西原理恵子によれば、どんな料理もインド人が作るとカレーになるそうである。『ロボット』はハリウッド+香港をインドで料理したらこうなりました、という感じだった。インド人が作ってインド風味になってるけど、とりあえず一応、インド料理ではない、という感じ。
一方、『ボス』はハリウッドと香港の影響を多大に受けてはいるが、あくまでインド料理であった。『ロボット』が最初から海外進出を視野に入れてると思しいのに対し、こちらはインド人のためにだけ作られている「本場もの」であって、くせは強いが、私はそのほうが良い。太鼓腹に絵を描いた男性ダンサーたちの群舞とか、頭がクラクラした。
まあインド人のためだけ、といっても、インドは広くて多様だから、特定の地方だけではなく全インド人向けに作れば、それだけである程度の普遍性が生じ、だから外国人にも楽しめるのだろうけど。

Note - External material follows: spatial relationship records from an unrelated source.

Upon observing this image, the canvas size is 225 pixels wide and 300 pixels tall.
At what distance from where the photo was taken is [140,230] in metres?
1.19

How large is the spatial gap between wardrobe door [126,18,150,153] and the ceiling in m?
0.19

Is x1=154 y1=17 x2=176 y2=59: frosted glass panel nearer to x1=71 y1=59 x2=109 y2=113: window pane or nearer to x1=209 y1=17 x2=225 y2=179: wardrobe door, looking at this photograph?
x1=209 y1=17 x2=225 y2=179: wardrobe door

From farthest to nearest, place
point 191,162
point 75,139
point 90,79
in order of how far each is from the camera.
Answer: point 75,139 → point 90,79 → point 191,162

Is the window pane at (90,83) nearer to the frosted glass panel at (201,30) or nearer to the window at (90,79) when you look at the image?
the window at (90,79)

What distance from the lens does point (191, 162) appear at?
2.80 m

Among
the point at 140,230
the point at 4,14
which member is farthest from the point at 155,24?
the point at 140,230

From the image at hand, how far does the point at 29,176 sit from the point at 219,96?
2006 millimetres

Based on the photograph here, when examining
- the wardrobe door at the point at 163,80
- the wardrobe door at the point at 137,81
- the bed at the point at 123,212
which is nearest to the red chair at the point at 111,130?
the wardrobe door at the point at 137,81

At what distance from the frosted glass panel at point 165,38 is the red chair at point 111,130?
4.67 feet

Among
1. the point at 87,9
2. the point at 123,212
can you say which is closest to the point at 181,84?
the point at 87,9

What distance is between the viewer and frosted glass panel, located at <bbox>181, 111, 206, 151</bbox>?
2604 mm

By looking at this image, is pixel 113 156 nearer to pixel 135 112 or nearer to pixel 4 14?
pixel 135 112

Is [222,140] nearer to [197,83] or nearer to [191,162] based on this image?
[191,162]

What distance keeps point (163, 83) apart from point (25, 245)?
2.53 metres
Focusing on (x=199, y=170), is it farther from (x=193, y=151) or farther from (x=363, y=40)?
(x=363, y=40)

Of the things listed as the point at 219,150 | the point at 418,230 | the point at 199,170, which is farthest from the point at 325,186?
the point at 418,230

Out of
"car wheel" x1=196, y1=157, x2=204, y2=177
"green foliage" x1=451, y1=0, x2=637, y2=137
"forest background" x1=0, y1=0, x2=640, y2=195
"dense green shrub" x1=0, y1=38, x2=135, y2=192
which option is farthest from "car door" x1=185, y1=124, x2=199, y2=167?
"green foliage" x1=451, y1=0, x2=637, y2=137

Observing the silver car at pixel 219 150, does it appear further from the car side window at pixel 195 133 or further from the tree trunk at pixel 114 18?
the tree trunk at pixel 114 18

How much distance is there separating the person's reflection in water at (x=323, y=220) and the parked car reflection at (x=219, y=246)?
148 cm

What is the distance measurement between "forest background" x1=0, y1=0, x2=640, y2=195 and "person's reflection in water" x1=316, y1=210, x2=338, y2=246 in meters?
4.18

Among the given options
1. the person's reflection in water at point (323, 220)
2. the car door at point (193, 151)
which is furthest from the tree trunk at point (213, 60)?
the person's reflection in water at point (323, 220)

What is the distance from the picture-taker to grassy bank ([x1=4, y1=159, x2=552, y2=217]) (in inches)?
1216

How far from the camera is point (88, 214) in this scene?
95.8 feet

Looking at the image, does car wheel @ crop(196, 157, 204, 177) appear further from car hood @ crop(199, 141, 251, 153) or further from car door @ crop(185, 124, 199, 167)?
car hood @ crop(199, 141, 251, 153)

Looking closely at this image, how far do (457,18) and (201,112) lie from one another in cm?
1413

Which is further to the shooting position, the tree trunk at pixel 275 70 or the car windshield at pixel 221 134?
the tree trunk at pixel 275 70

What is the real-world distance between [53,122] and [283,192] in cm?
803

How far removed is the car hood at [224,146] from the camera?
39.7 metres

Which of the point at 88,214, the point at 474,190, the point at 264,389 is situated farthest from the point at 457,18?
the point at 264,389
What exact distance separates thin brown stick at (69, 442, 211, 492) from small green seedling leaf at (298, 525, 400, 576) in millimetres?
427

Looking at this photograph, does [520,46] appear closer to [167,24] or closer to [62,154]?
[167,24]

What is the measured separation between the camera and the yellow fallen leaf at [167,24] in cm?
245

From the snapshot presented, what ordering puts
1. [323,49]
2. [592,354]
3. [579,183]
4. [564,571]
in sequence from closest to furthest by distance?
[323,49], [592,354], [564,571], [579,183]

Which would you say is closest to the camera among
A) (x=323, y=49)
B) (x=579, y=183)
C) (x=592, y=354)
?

ストーリーは……あってなきが如きだから説明は省略するが、ラジニ・カーント演じる主人公は、『ロボット』と違って普通の人間である。なのに『ロボット』の時と大して変わらんくらい強いのである。そして、なぜ強いのか、説明がまったくない。
説明がないのは『ムトゥ』も同じだが、当時(95年)はまだせいぜいカンフーを取り入れてる程度だったので大した問題はなかったが、2007年の本作では完全にワイヤーアクションと化しているので、もはや人間じゃないレベルです。なのに格闘技を学んだという設定すらない。たぶんインド人にとっては、「スーパースター・ラジニだから」ですべて説明がつくんだろうなあ。
今回もラジニは黒のロングコートを着用。これもハリウッド経由の香港映画からの影響だろうけど、還暦近い(当時)ラジニが熱中症で死んじゃわないか心配だ。
悪党の一人が日本刀っぽい武器を持ってましたが、微妙に幅広い刀身に鍔が溶接されているという代物でした。残念ながら日本文化はインドにあまり影響を与えていないようです(アニメは人気があるって聞くけどね)。